Healthcare providers must ensure patient breathing before, during, and after all medical procedures. However, an estimated 45% of global intubations have an adverse event leading to a 30-day mortality rate of 33%. A common way healthcare providers avoid adverse events is by using capnography, a device which monitors patient respiration through an exhaled CO2 waveform display. Post-operative studies estimate 77% of intubation deaths are avoidable with capnography. Current capnographs are either expensive, pricing them outside of the global market, or lack robust design to withstand continued use. Given the unreliable or intermittent electricity supply in many Low and Middle Income Countries, (LMICs), the capnograph must be low power.
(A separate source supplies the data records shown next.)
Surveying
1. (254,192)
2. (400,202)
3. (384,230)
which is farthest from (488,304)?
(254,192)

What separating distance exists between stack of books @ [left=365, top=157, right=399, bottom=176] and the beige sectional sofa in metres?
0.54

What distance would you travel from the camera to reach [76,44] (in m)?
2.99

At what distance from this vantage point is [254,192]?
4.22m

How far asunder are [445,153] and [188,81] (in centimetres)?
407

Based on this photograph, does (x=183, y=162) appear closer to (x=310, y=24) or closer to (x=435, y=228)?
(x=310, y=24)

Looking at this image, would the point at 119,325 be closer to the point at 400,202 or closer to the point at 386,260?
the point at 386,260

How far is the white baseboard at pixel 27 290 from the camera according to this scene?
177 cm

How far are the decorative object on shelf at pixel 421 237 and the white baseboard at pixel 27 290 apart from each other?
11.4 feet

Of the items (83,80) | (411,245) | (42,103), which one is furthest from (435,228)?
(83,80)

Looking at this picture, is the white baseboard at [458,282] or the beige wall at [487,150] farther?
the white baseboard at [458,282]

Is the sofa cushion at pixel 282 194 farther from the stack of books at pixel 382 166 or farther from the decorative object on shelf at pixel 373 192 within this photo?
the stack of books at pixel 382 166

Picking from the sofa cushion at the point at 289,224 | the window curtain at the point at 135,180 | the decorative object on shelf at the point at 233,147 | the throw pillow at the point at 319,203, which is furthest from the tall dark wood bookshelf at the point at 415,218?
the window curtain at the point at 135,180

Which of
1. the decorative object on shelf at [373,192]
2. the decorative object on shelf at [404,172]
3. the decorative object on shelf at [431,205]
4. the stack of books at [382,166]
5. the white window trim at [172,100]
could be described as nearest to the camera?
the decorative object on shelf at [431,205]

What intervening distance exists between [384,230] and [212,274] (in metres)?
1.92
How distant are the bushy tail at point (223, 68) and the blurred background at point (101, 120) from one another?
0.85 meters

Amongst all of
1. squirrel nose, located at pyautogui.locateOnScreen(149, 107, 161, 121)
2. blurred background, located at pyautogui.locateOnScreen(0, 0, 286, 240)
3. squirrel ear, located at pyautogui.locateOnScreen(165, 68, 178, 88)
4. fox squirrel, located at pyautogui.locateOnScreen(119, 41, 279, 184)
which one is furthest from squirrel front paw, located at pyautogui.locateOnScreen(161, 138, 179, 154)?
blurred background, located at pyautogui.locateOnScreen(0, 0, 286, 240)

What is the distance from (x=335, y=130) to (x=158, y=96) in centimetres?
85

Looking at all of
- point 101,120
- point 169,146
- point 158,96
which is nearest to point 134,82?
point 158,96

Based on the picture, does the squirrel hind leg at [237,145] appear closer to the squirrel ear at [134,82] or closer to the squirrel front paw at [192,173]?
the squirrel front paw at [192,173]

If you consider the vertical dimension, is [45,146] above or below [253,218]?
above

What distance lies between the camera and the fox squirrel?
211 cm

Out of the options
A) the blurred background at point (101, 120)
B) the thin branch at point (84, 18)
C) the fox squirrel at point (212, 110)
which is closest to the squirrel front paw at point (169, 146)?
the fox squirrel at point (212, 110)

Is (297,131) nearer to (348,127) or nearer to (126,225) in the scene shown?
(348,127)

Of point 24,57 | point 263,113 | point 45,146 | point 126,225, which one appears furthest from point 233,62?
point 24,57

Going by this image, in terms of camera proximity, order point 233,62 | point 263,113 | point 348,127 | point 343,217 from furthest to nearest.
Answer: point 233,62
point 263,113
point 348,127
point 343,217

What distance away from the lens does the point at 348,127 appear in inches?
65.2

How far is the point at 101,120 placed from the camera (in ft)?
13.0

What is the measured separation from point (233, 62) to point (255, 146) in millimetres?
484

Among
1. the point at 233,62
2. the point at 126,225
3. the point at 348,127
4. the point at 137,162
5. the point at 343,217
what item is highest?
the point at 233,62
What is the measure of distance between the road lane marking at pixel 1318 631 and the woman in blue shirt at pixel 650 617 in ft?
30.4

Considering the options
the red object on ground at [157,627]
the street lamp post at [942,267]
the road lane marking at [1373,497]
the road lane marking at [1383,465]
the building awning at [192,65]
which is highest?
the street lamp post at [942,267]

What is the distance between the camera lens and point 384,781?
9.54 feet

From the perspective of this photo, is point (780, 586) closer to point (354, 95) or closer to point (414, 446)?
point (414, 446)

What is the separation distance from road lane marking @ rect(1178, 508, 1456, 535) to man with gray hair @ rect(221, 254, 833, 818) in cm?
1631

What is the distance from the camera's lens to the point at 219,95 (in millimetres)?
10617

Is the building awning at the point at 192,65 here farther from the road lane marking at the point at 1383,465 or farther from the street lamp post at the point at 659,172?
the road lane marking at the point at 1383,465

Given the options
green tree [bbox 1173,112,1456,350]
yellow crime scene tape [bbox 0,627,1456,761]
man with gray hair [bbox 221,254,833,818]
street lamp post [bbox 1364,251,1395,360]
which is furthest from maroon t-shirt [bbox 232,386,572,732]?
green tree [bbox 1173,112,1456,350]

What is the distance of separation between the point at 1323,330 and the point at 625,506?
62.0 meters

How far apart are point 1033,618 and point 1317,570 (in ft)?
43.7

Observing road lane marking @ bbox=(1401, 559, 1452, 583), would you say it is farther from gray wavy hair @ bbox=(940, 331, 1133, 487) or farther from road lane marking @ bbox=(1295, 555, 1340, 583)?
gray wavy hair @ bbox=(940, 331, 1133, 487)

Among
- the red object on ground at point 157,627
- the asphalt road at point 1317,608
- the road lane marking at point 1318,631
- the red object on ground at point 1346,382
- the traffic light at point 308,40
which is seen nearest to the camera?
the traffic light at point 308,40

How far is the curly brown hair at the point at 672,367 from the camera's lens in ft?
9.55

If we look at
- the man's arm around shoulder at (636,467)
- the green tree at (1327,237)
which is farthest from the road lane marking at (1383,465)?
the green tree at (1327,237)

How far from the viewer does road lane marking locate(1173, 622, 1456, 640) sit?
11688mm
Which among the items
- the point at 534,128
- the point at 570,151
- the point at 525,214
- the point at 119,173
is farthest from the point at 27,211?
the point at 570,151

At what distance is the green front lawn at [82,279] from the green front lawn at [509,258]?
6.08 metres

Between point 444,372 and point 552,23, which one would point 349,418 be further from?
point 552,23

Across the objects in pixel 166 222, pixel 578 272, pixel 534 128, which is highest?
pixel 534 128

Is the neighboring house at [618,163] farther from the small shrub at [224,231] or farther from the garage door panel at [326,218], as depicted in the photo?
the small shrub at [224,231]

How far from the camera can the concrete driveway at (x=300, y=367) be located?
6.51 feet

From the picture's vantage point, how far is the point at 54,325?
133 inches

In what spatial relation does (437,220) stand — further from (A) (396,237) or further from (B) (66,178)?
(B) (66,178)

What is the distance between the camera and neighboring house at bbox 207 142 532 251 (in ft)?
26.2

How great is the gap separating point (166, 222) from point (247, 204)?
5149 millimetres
A design with simple, modular components that can be easily replaced or repaired with minimal technical expertise and infrastructure, reduces the need for costly repairs or replacements. This allows healthcare facilities to continue providing vital monitoring capabilities without prolonged downtime. Therefore, a need not only exists for low cost capnographs, but also for a more robust option than current CO2 measuring devices.

We have developed a capnograph with reduced costs and our tests confirmed that this novel technology has comparable clinical accuracy in monitoring CO2 to a clinically approved reference device. We believe our capnograph can benefit the mostly uncaptured LMIC market, and our approach of device design could be applied to many other small medical devices unaffordable for this market.